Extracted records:
____
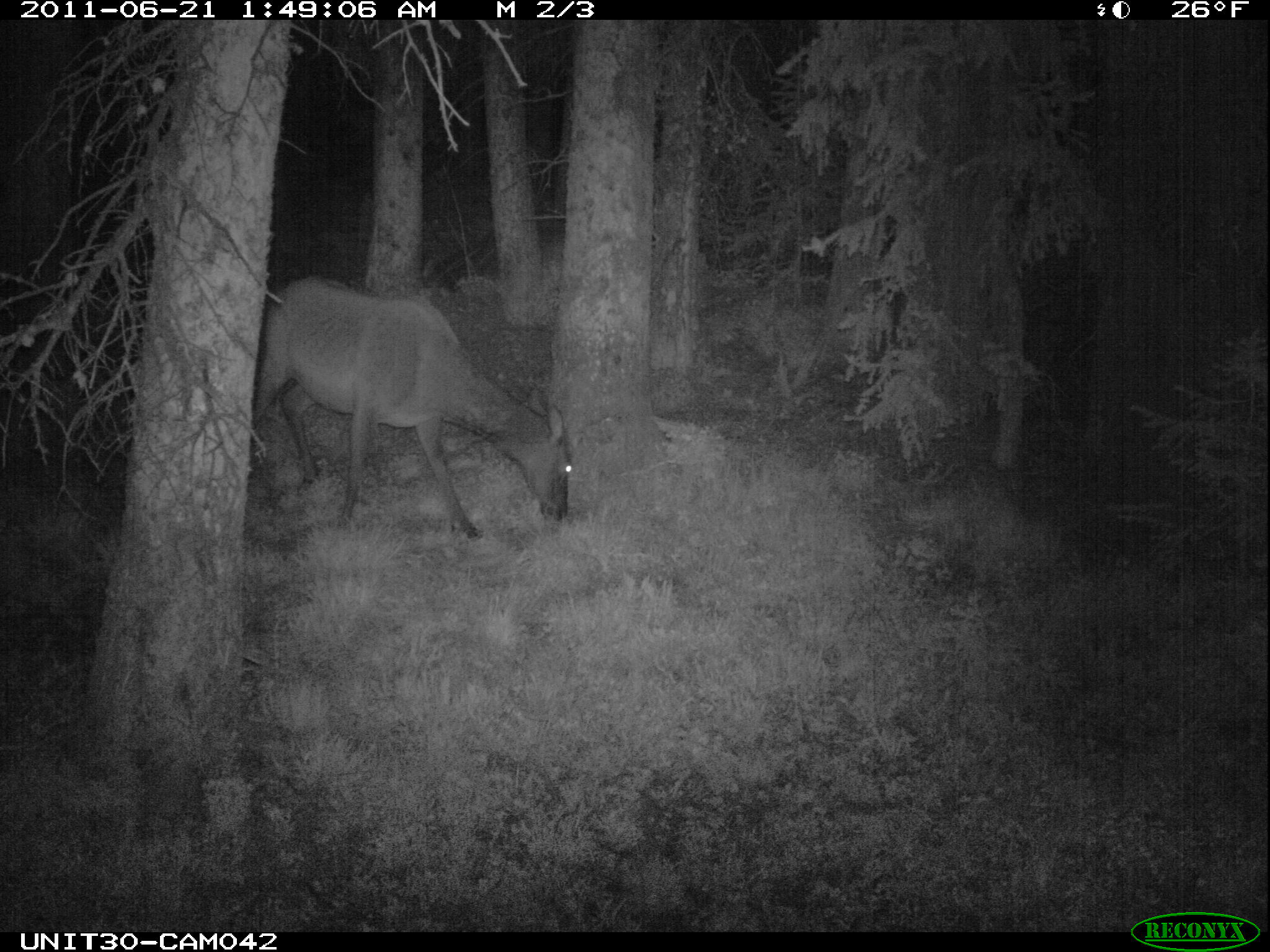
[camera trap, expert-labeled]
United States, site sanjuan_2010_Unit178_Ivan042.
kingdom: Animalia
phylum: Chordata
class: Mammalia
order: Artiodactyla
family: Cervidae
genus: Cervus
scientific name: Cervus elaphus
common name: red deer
____
Copy the data above word for word. Pictures stay out.

Your solution -
[camera trap, expert-labeled]
United States, site sanjuan_2010_Unit178_Ivan042.
kingdom: Animalia
phylum: Chordata
class: Mammalia
order: Artiodactyla
family: Cervidae
genus: Cervus
scientific name: Cervus elaphus
common name: red deer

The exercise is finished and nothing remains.